Когда, после долгой затянутой паузы, Паршелл заговорил, голос у него был не самый счастливый:
– Мисс Кавано, я выдам вам разрешение на интервью. Тем не менее хочу вас предупредить – здесь вам сообщат только даты поступления и отчисления Робсона Вестерфилда и то, что его перевели в другую школу по собственному желанию.
– О, я и не ожидала от вас признания, что вы выкинули его отсюда пинком под зад, – пренебрежительно фыркнула я. – Уверена, у вас найдется еще, что мне сказать, мистер Паршелл.
Мы договорились, что я подъеду к нему в офис завтра утром в одиннадцать.
Арбиднжер находится где-то в сорока милях к северу от Бостона. Я нашла городок на карте и просчитала, как мне туда лучше доехать, и сколько это займет времени.
Затем я позвонила в академию Кэррингтон. На этот раз меня соединили с Джейн Бостром, директором приемного отделения. Она сразу признала, что Джейку Берну дали интервью по просьбе Вестерфилдов, и тут же добавила, что без разрешения семьи помочь мне она не может.
– Миссис Бостром, для многих частная школа Кэррингтон – последняя надежда, – жестко повела я. – Я не сомневаюсь в ее хорошей репутации, но основной целью этого заведения является работа с трудными детьми. Я права?
Мне понравилась, что она не стала ничего скрывать.
– Существует много причин, почему у ребят появляются проблемы, мисс Кавано. И по большей части истоки этих проблем – в их семьях. «Трудные» дети – это дети распавшихся браков, наследники влиятельных родителей, у которых нет на них времени, просто одиночки или объекты насмешек сверстников. Это не значит, что они не способны преуспевать в учебе и социуме. Просто им тяжело, и им нужна помощь.
– Помощь, которую иногда не можете дать им даже вы, как бы вы ни старались?
– Я могу показать вам список наших выпускников, которые добились в жизни больших успехов.
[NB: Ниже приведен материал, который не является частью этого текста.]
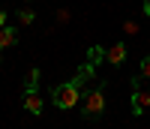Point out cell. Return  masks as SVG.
Wrapping results in <instances>:
<instances>
[{"label":"cell","mask_w":150,"mask_h":129,"mask_svg":"<svg viewBox=\"0 0 150 129\" xmlns=\"http://www.w3.org/2000/svg\"><path fill=\"white\" fill-rule=\"evenodd\" d=\"M105 60L111 63V66H120V63L126 60V45H123V42H117V45H111V48L105 51Z\"/></svg>","instance_id":"5b68a950"},{"label":"cell","mask_w":150,"mask_h":129,"mask_svg":"<svg viewBox=\"0 0 150 129\" xmlns=\"http://www.w3.org/2000/svg\"><path fill=\"white\" fill-rule=\"evenodd\" d=\"M15 42H18V30H15V27H9V24H6V27H0V51L12 48Z\"/></svg>","instance_id":"8992f818"},{"label":"cell","mask_w":150,"mask_h":129,"mask_svg":"<svg viewBox=\"0 0 150 129\" xmlns=\"http://www.w3.org/2000/svg\"><path fill=\"white\" fill-rule=\"evenodd\" d=\"M6 18H9V15H6L3 9H0V27H6Z\"/></svg>","instance_id":"4fadbf2b"},{"label":"cell","mask_w":150,"mask_h":129,"mask_svg":"<svg viewBox=\"0 0 150 129\" xmlns=\"http://www.w3.org/2000/svg\"><path fill=\"white\" fill-rule=\"evenodd\" d=\"M87 63H90V66L105 63V48L102 45H90V48H87Z\"/></svg>","instance_id":"ba28073f"},{"label":"cell","mask_w":150,"mask_h":129,"mask_svg":"<svg viewBox=\"0 0 150 129\" xmlns=\"http://www.w3.org/2000/svg\"><path fill=\"white\" fill-rule=\"evenodd\" d=\"M33 21H36V12L33 9H18V24L27 27V24H33Z\"/></svg>","instance_id":"30bf717a"},{"label":"cell","mask_w":150,"mask_h":129,"mask_svg":"<svg viewBox=\"0 0 150 129\" xmlns=\"http://www.w3.org/2000/svg\"><path fill=\"white\" fill-rule=\"evenodd\" d=\"M24 108H27L33 117H39V114H42V108H45V102H42V96L33 90V93H24Z\"/></svg>","instance_id":"277c9868"},{"label":"cell","mask_w":150,"mask_h":129,"mask_svg":"<svg viewBox=\"0 0 150 129\" xmlns=\"http://www.w3.org/2000/svg\"><path fill=\"white\" fill-rule=\"evenodd\" d=\"M147 105H150V93L141 90V78H132V114L141 117Z\"/></svg>","instance_id":"3957f363"},{"label":"cell","mask_w":150,"mask_h":129,"mask_svg":"<svg viewBox=\"0 0 150 129\" xmlns=\"http://www.w3.org/2000/svg\"><path fill=\"white\" fill-rule=\"evenodd\" d=\"M102 111H105V84H99V87H93L90 93L84 96L81 117L84 120H96V117H102Z\"/></svg>","instance_id":"6da1fadb"},{"label":"cell","mask_w":150,"mask_h":129,"mask_svg":"<svg viewBox=\"0 0 150 129\" xmlns=\"http://www.w3.org/2000/svg\"><path fill=\"white\" fill-rule=\"evenodd\" d=\"M144 12H147V18H150V0H144Z\"/></svg>","instance_id":"5bb4252c"},{"label":"cell","mask_w":150,"mask_h":129,"mask_svg":"<svg viewBox=\"0 0 150 129\" xmlns=\"http://www.w3.org/2000/svg\"><path fill=\"white\" fill-rule=\"evenodd\" d=\"M141 75H144V78H150V54L141 57Z\"/></svg>","instance_id":"7c38bea8"},{"label":"cell","mask_w":150,"mask_h":129,"mask_svg":"<svg viewBox=\"0 0 150 129\" xmlns=\"http://www.w3.org/2000/svg\"><path fill=\"white\" fill-rule=\"evenodd\" d=\"M93 75H96V66H90V63H84V66H81L78 72H75V78H72V84H75V87L81 90V87H84L87 81L93 78Z\"/></svg>","instance_id":"52a82bcc"},{"label":"cell","mask_w":150,"mask_h":129,"mask_svg":"<svg viewBox=\"0 0 150 129\" xmlns=\"http://www.w3.org/2000/svg\"><path fill=\"white\" fill-rule=\"evenodd\" d=\"M123 33H129V36H135V33H138V21H123Z\"/></svg>","instance_id":"8fae6325"},{"label":"cell","mask_w":150,"mask_h":129,"mask_svg":"<svg viewBox=\"0 0 150 129\" xmlns=\"http://www.w3.org/2000/svg\"><path fill=\"white\" fill-rule=\"evenodd\" d=\"M51 102H54V105L57 108H72V105H78V102H81V90L78 87H75L72 81L69 84H57L54 90H51Z\"/></svg>","instance_id":"7a4b0ae2"},{"label":"cell","mask_w":150,"mask_h":129,"mask_svg":"<svg viewBox=\"0 0 150 129\" xmlns=\"http://www.w3.org/2000/svg\"><path fill=\"white\" fill-rule=\"evenodd\" d=\"M39 75H42V72H39V66H33V69H30V75H27V84H24V93H33V90L39 87Z\"/></svg>","instance_id":"9c48e42d"}]
</instances>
– А я могу назвать одного, который вполне успешно совершил свое первое убийство – по крайней мере, первое из известных нам, – продолжила я. – Я не хочу копаться в грязном белье Кэррингтона. Меня интересует только то, каким был Роб Вестерфилд в подростковом возрасте, до того, как он убил мою сестру. Джейк Берн получил от вас информацию и сможет теперь выделить из нее хорошее, выкинув все остальное. Мне тоже нужны эти сведенья.
Так как утром я собиралась в Арбинджер, а завтра пятница, я договорилась с миссис Бостром из Кэррингтона на понедельник.
Я задумалась, не объездить ли мне окрестности этих школ завтра утром и в понедельник, перед встречами. Насколько я могла судить, оба эти заведения расположены в маленьких городках. Значит, где-то там любят собираться дети – например, в какой-нибудь пиццерии или ресторанчике быстрого обслуживания. В свое время, посидев в одной из таких забегаловок возле территории школы, я собрала весьма ценный материал для моей предыдущей статьи о ребенке, пытавшемся убить своих родителей.
С миссис Хилмер я не виделась уже несколько дней. Во второй половине дня она позвонила мне сама:
– Элли, не хочу тебя обременять, но у меня для тебя предложение. Мне тут захотелось что-нибудь приготовить. В результате в моей духовке лежит цыпленок-гриль. Если у тебя нет других планов, может, зайдешь ко мне на ужин? Только, пожалуйста, не говори «да», если на самом деле тебе хочется побыть одной.
Утром мне было не дойти до магазина, так что дома меня ждали только сэндвичи с сыром по-американски или сэндвичи с сыром по-американски. К тому же, насколько я помнила, готовила миссис Хилмер просто великолепно.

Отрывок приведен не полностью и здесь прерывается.